Scraping Lawsuits and Copyright Claims

Professor Eric Goldman had an interesting post recently recapping the growth of scraping lawsuits in the e-real estate industry.  Web scraping, in simplest terms, is the practice of harvesting data from a particular website.  Often, this data is copied and re-packaged on another website for the purpose of monetary gain - either through sales, clicks or links.

Real estate websites, as Goldman's post points out, are particularly susceptible to this practice.  Real estate internet listings usually consist  of photographs and text descriptions of the property.  Copyright law is the most obvious tool useful for protecting such information and prosecuting data scrapers.  Interesting analysis has appeared lately questioning whether or not the text descriptions of the properties contain enough creative expression to deserve protection under the Copyright Act.  Furthermore, scrapers may advance a broad defense under the Fair Use Doctrine.

Goldman points out, and I agree, that the photographic elements of such listings likely provide the strongest protection.  Photographs are generally unquestionably granted protection under the Copyright Act.  As such, multi-listing services should make sure not only to include photographs but to obtain proper ownership and submit copyright registrations.  Registrations entitle plaintiffs to statutory damages and attorney fees in the event of infringement.  This is important because often scraping infringements do not result in quantifiable or significant damages - rendering litigation an unprofitable option. 
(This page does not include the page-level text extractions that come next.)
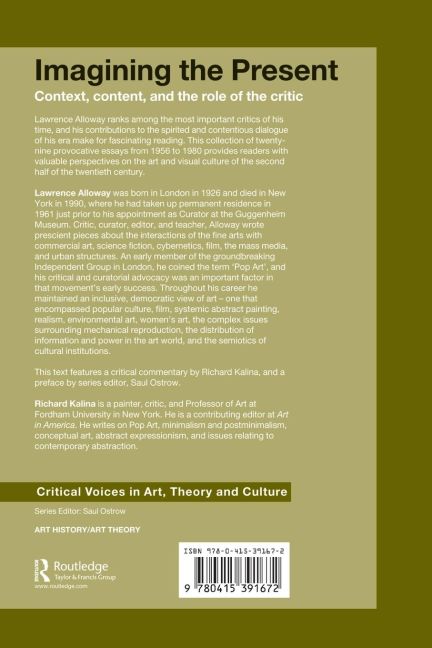 Imagining the Present

Context, content, and the role of the critic

Lawrence Alloway ranks among the most important critics of his time, and his contributions to the spirited and contentious dialogue of his era make for fascinating reading. This collection of twenty-nine provocative essays from 1956 to 1980 provides readers with valuable perspectives on the art and visual culture of the second half of the twentieth century.

Lawrence Alloway was born in London in 1926 and died in New York in 1990, where he had taken up permanent residence in 1961 just prior to his appointment as Curator at the Guggenheim Museum. Critic, curator, editor, and teacher, Alloway wrote prescient pieces about the interactions of the fine arts with commercial art, science fiction, cybernetics, film, the mass media, and urban structures. An early member of the groundbreaking Independent Group in London, he coined the term 'Pop Art', and his critical and curatorial advocacy was an important factor in that movement's early success. Throughout his career he maintained an inclusive, democratic view of art – one that encompassed popular culture, film, systemic abstract painting, realism, environmental art, women's art, the complex issues surrounding mechanical reproduction, the distribution of information and power in the art world, and the semiotics of cultural institutions.

This text features a critical commentary by Richard Kalina, and a preface by series editor, Saul Ostrow.

Richard Kalina is a painter, critic, and Professor of Art at Fordham University in New York. He is a contributing editor at Art in America. He writes on Pop Art, minimalism and postminimalism, conceptual art, abstract expressionism, and issues relating to contemporary abstraction.

Critical Voices in Art, Theory and Culture

Series Editor: Saul Ostrow

ART HISTORY/ART THEORY

Routledge
Taylor & Francis Group
www.routledge.com

ISBN 978-0-415-39167-2

9 780415 391672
Even if copyright infringement claims are not clear, there are usually a number of viable state law claims to combat scraping.  The most obvious is breach of contract - which can be accomplished by inserting a no scraping clause in a website's terms of service.  Some courts may have problem with assent if there is no affirmative click through agreement.  Secondly, depending on how scraping is accomplished (there are several methods), there may be claims under the CFAA for unauthorized server access.  Finally, many states, in particular, California, have unfair competition laws which offer broad protection for business practices deemed unfair.  As long as pecuniary damages can be shown or that the defendant profited from the scraping activity, such claims are likely to succeed.